● WHAT THIS EXERCISE ASKS
- 1) Set down the anomaly detection article word for word, from "np.random.seed(42)" to "normal, 1: anomaly)".
- 2) Resume the time-series anomaly detection article from the point where it stops.

● GIVEN PASSAGE
[Begin]
Time-Series Anomaly Detection: From Statistical Methods to Kalman Filter in Python

Introduction

Anomaly detection in time-series data is an essential technique across many domains: IoT sensor fault detection, manufacturing quality control, financial fraud detection, and server monitoring. Detecting anomalies early can prevent costly failures and system outages.

This article systematically covers three anomaly detection methods for time-series data, with Python implementations and performance comparisons.

Moving Average + Standard Deviation (Bollinger Band method) – the simplest statistical approach
Exponential Moving Average (EMA) + Residual Analysis – an adaptive smoothing approach
Kalman Filter Innovation Sequence – a state-space model-based approach

We progress from simple to model-based methods, making the strengths and trade-offs of each approach clear.

Types of Anomalies

Anomalies in time-series data fall into three broad categories.

Point Anomaly

A single data point deviates significantly from the rest of the data. Examples include sensor spikes and communication errors producing outlier values.

Contextual Anomaly

The value itself falls within the normal range, but is abnormal given its context (time of day, season, etc.). For example, observing summer-level temperatures in winter.

Collective Anomaly

Individual data points appear normal, but a sequence of points together forms an anomalous pattern. An example would be an unusual rhythm appearing briefly in an ECG signal.

This article focuses on point anomaly detection, the most fundamental and practically useful category.

Test Data Generation

To compare the three methods fairly, we generate a common test dataset. The base signal includes a sine wave and a linear trend, with the following injected anomalies:

Point anomalies (spikes): sudden value jumps at known indices
Level shift: a step change in the baseline at a known index
Gradual drift: a slowly increasing offset starting at a known index

import numpy as np
import matplotlib.pyplot as plt

np.random.seed(42)
n = 300  # Number of data points

# Base signal: sine wave + linear trend + noise
t = np.arange(n)
base_signal = 5 * np.sin(2 * np.pi * t / 100) + 0.02 * t
noise = np.random.normal(0, 0.5, n)
data = base_signal + noise

# Ground truth labels (0: normal, 1: anomaly)
labels = np.zeros(n, dtype=int)

# Inject point anomalies (spikes)
spike_indices = [50, 120, 200, 250]
for idx in spike_indices:
    data[idx] += np.random.choice([-1, 1]) * np.random.uniform(8, 12)
    labels[idx] = 1

# Inject level shift (index 160 to 180)
[End]
● RECORD SET
[Begin]
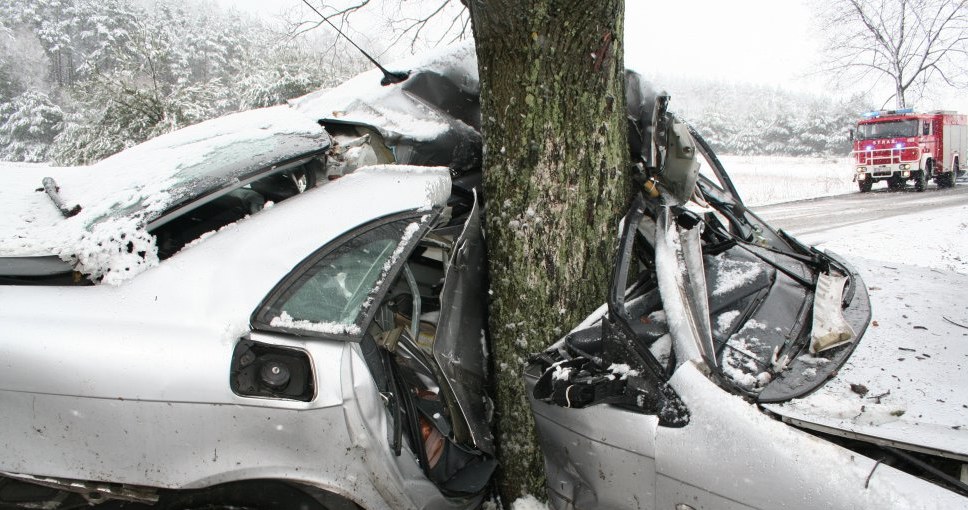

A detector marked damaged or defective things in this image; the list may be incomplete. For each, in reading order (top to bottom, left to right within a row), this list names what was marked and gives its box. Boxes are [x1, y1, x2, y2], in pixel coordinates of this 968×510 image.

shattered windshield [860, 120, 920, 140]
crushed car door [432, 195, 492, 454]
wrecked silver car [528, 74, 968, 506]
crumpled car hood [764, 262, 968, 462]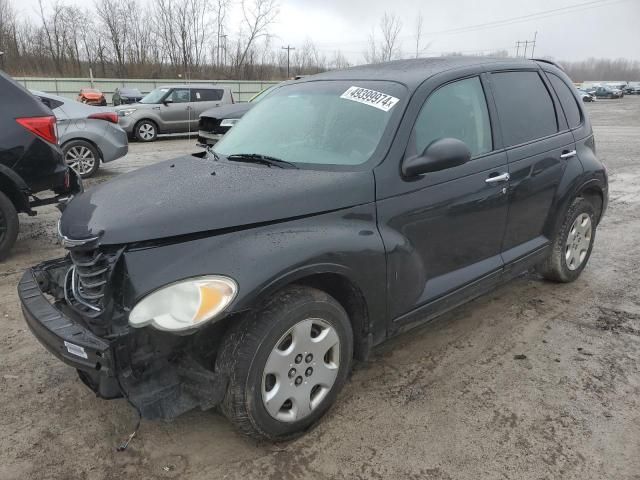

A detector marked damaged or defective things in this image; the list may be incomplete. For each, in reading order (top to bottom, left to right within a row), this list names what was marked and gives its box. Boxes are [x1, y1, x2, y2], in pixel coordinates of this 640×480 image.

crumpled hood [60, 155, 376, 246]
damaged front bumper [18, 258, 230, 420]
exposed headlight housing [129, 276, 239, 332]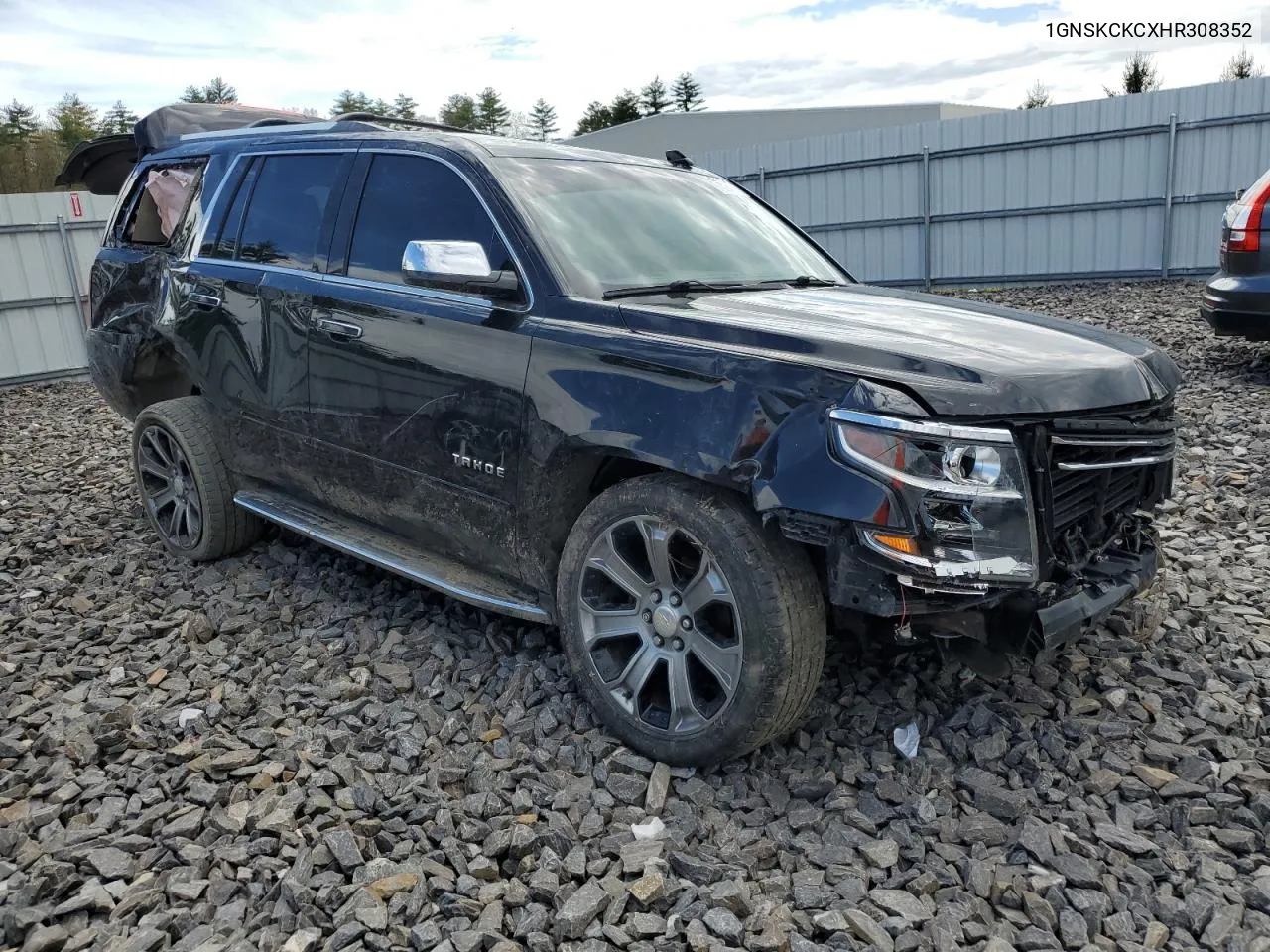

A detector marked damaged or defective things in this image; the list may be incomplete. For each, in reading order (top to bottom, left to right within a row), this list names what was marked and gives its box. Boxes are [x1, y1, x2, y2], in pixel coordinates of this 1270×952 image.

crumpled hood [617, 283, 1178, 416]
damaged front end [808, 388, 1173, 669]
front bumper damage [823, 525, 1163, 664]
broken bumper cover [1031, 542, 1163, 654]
[End]
[Begin]
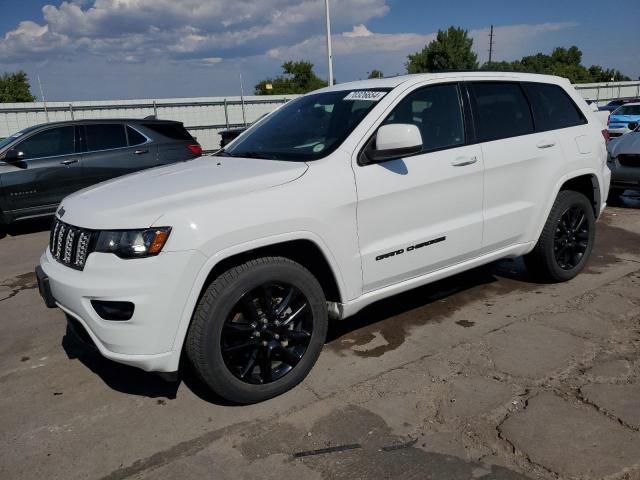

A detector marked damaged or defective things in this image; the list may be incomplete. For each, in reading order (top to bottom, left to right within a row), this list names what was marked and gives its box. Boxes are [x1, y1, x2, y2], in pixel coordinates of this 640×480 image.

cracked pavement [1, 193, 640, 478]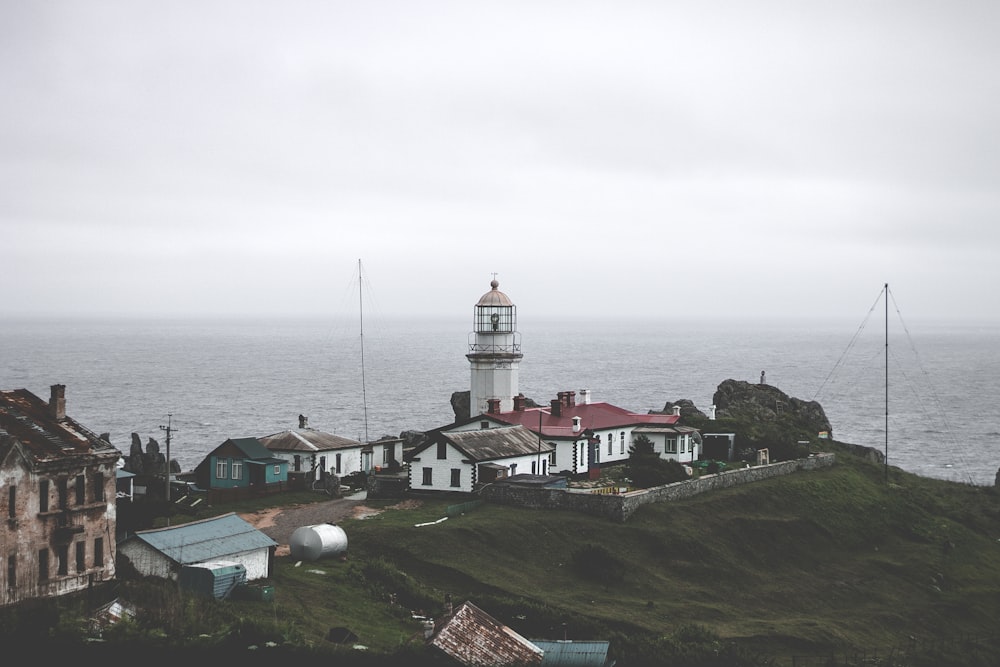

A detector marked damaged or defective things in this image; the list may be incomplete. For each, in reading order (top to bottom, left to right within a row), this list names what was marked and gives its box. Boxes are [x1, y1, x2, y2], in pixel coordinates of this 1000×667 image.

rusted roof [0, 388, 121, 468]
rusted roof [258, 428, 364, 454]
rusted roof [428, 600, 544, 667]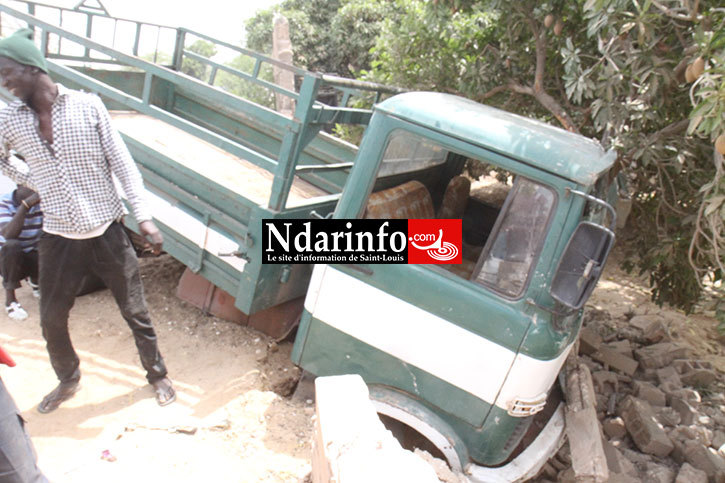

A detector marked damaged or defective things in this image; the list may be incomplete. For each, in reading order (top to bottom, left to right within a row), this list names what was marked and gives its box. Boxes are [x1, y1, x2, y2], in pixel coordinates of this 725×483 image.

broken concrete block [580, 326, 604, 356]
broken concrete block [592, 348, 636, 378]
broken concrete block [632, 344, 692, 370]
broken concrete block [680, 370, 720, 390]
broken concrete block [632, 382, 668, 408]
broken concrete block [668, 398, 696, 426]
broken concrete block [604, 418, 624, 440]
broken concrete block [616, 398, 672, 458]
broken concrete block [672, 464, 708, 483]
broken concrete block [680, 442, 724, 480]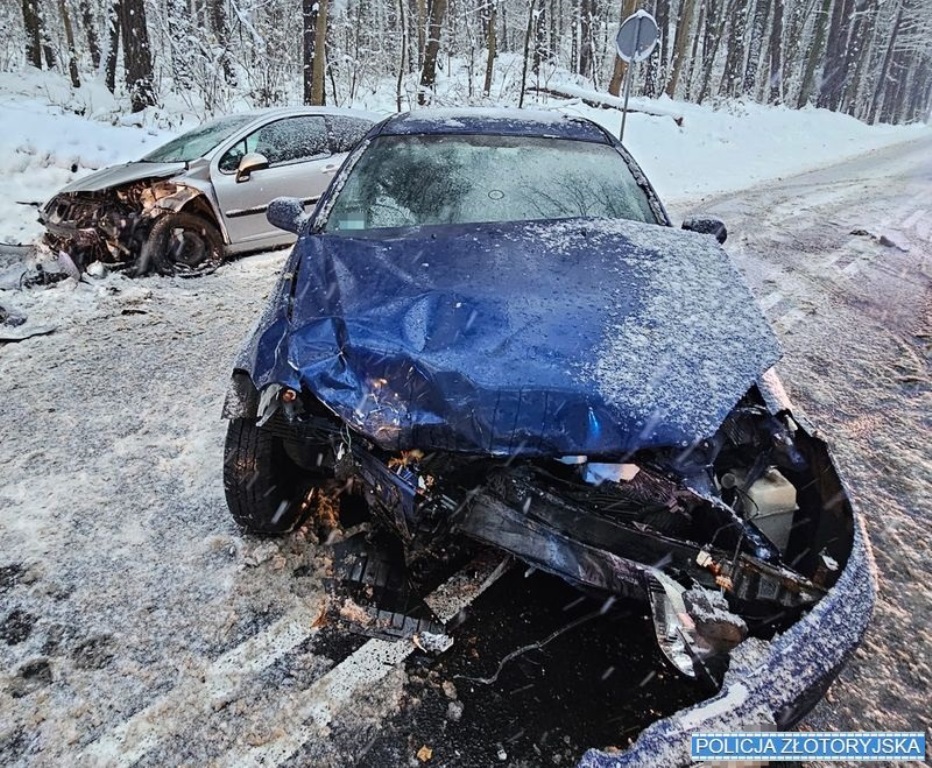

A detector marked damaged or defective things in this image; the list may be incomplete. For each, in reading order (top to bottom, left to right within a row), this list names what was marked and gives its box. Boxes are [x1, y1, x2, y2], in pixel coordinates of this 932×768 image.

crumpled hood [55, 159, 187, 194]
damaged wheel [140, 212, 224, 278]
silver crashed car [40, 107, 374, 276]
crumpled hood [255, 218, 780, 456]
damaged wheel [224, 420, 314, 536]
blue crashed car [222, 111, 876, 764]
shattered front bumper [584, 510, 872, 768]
[End]
● ANSWERS TO EACH TASK
- 1)
np.random.seed(42)
n = 300  # Number of data points

# Base signal: sine wave + linear trend + noise
t = np.arange(n)
base_signal = 5 * np.sin(2 * np.pi * t / 100) + 0.02 * t
noise = np.random.normal(0, 0.5, n)
data = base_signal + noise

# Ground truth labels (0: normal, 1: anomaly)

- 2)
shift_start, shift_end = 160, 180
data[shift_start:shift_end] += 6.0
labels[shift_start:shift_end] = 1

# Inject gradual drift (index 220 to 240)
drift_start, drift_end = 220, 240
drift = np.linspace(0, 5, drift_end - drift_start)
data[drift_start:drift_end] += drift
labels[drift_start:drift_end] = 1

# Visualization
fig, axes = plt.subplots(2, 1, figsize=(14, 6), sharex=True)
axes[0].plot(t, data, "b-", linewidth=0.8, label="Observed")
axes[0].plot(t, base_signal, "g--", linewidth=0.8, alpha=0.7, label="True signal")
axes[0].scatter(t[labels == 1], data[labels == 1], c="red", s=20,
                zorder=5, label="Anomaly (ground truth)")
axes[0].set_ylabel("Value")
axes[0].set_title("Test Data with Injected Anomalies")
axes[0].legend(loc="upper left", fontsize=9)
axes[0].grid(True, alpha=0.3)

axes[1].stem(t, labels, linefmt="r-", markerfmt="ro", basefmt="k-")
axes[1].set_ylabel("Label")
axes[1].set_xlabel("Time step")
axes[1].set_title("Ground Truth Labels")
axes[1].set_yticks([0, 1])
axes[1].grid(True, alpha=0.3)

plt.tight_layout()
plt.show()

This dataset contains point anomalies (4 spikes), a level shift (20 steps), and gradual drift (20 steps), enabling a multi-faceted evaluation of each method’s detection capabilities.

Method 1: Moving Average + Standard Deviation (Bollinger Band Method)

Concept

The simplest anomaly detection approach computes local mean and standard deviation from past data, and flags points that fall outside that range. This is known as the Bollinger Band method in finance.

Mathematics

From the most recent \(W\) data points, we compute the rolling mean and rolling standard deviation.

\[ \mu_t = \frac{1}{W}\sum_{i=t-W+1}^{t} x_i \tag{1} \]\[ \sigma_t = \sqrt{\frac{1}{W}\sum_{i=t-W+1}^{t} (x_i - \mu_t)^2} \tag{2} \]

The anomaly criterion is as follows.

\[ \text{anomaly if } |x_t - \mu_t| > k\sigma_t \tag{3} \]

Here \(k\) is the threshold multiplier. Under a normal distribution assumption, \(k=3\) keeps approximately 99.7% of data within the normal range.

Parameters

Window size \(W\): larger values produce stronger smoothing but slower response to changes
Threshold multiplier \(k\): larger values reduce false positives but increase false negatives

Python Implementation

def detect_sma(data, window=30, k=3.0):
    """Anomaly detection using moving average + standard deviation"""
    n = len(data)
    anomalies = np.zeros(n, dtype=int)
    scores = np.zeros(n)

    for t in range(window, n):
        segment = data[t - window:t]
        mu = np.mean(segment)
        sigma = np.std(segment)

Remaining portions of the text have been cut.